## [Complete the following]
1: In the extract on fertilizing plants, how often does the writer fertilize during the over-wintering period?
2: Extend the extract on fertilizing plants with a few more sentences that pick up after its final line.

## [Extract]
◆ ◆ ◆ ◆ ◆ ◆ ◆

In one way, fertilizing is just like watering. We scoff at the grower who suggests you should water weekly or every X number of days for a number of reasons - the main one being we all know with a great degree of certainty that watering on a schedule is bad for plants - right? How is it then that I'm able to water on a schedule and still produce perfectly healthy plants? You've seen the hundreds of pictures ......

How is it that one grower can suggest to another grower how often they should fertilize? Without specific knowledge of several factors, it's inappropriate at best. In the summer, while plants are growing well, I fertilize weekly. Sometimes it's at half the recommended strength, but it's not unusual for me to fertilize at 1.5X the recommended strength weekly. During the over-wintering period, I fertilize EVERY time I water (that's every 3 -4 days), without fail ..... and you've seen the pictures that witness to the results.

Dori is right, of course - you cannot depend on the soil to provide nutrition in sufficient quantity or variety and expect your plants to do well. The grower needs to shoulder responsibility for the plant's nutritional needs, and that is amazingly simple to do. Plants don't do well by ignoring their nutritional needs by most standards, but I'll remind you that how well a plant is doing is a very subjective thing and depends on our standards.

◆ ◆ ◆ ◆ ◆ ◆ ◆

## [Recorded information]

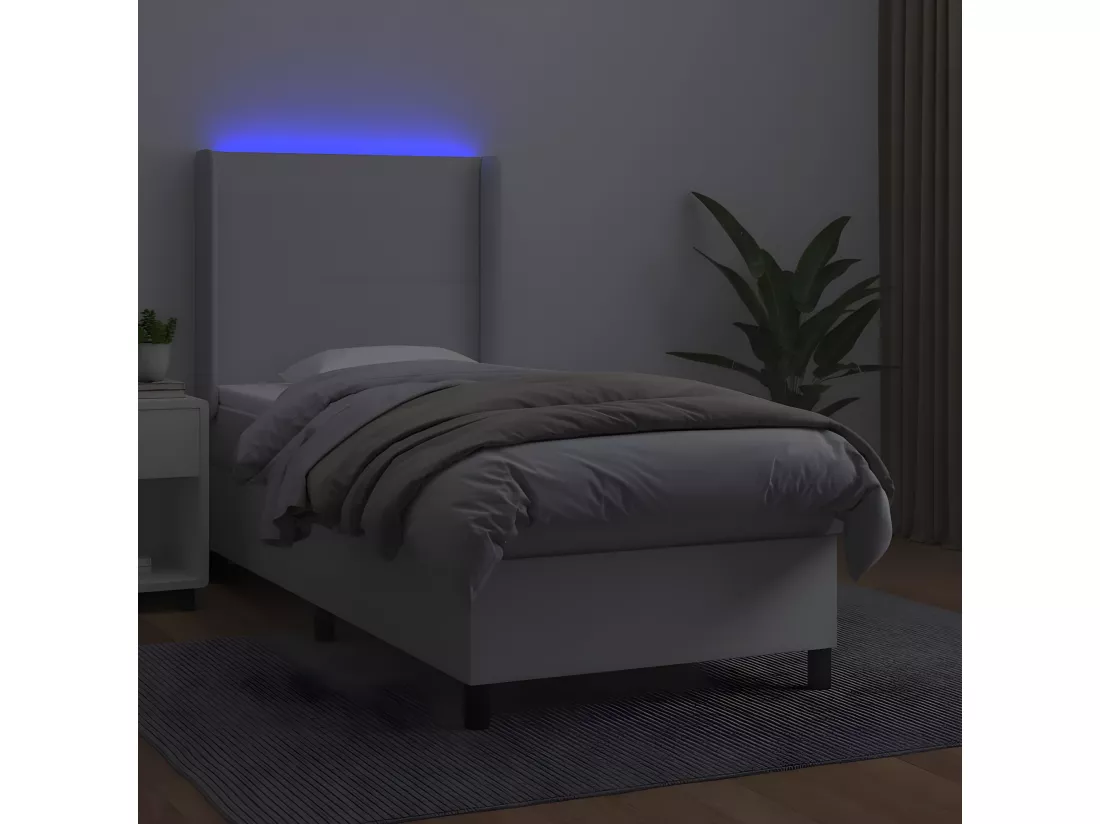 Sommier tapissier et matelas et LED Blanc 100x200 cm Similicuir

◆ ◆ ◆ ◆ ◆ ◆ ◆

## [Answer list]
1: Every time they water, which is every 3 to 4 days.

2:
The goal of the container grower should be to take whatever steps are necessary to ensure that ALL elements essential to normal growth are present in the soil and available for uptake at all times, in the ratio at which the plants will actually USE the nutrients, and at a concentration high enough to ensure no deficiencies yet low enough to ensure the concentration doesn't make it difficult for the plant to absorb water and the nutrients dissolved in that water.

The above is very difficult to achieve when using soils that require watering in sips - soils from which you cannot flush accumulations of salts at will without risking lengthy depression of root function or worse. It's VERY easy to do when using soils that allow you to water properly, by supplying very frequent applications of fertilizers at very low doses and flushing the soil of accumulations when you water. Mother Nature supplies a continual supply of nutrients in low concentrations, so it would be kind of silly to suggest it's something plants don't deal with as the norm. Foreign, is that monthly or 3 times yearly flood of nutrients that gradually transitions from feast to famine with a bunch of residual dissolved solids left over in the soil to interfere with the plant's normal way of coping with the hand it's dealt.

To give advice meaningful advice about fertilizing, you really need to understand how/what the grower is doing AND some of the nuances associated with nutritional supplementation. Most of us aren't interested in what you don't have to do - we want to know what TO do in order to give our plants the best chance at fulfilling their potential.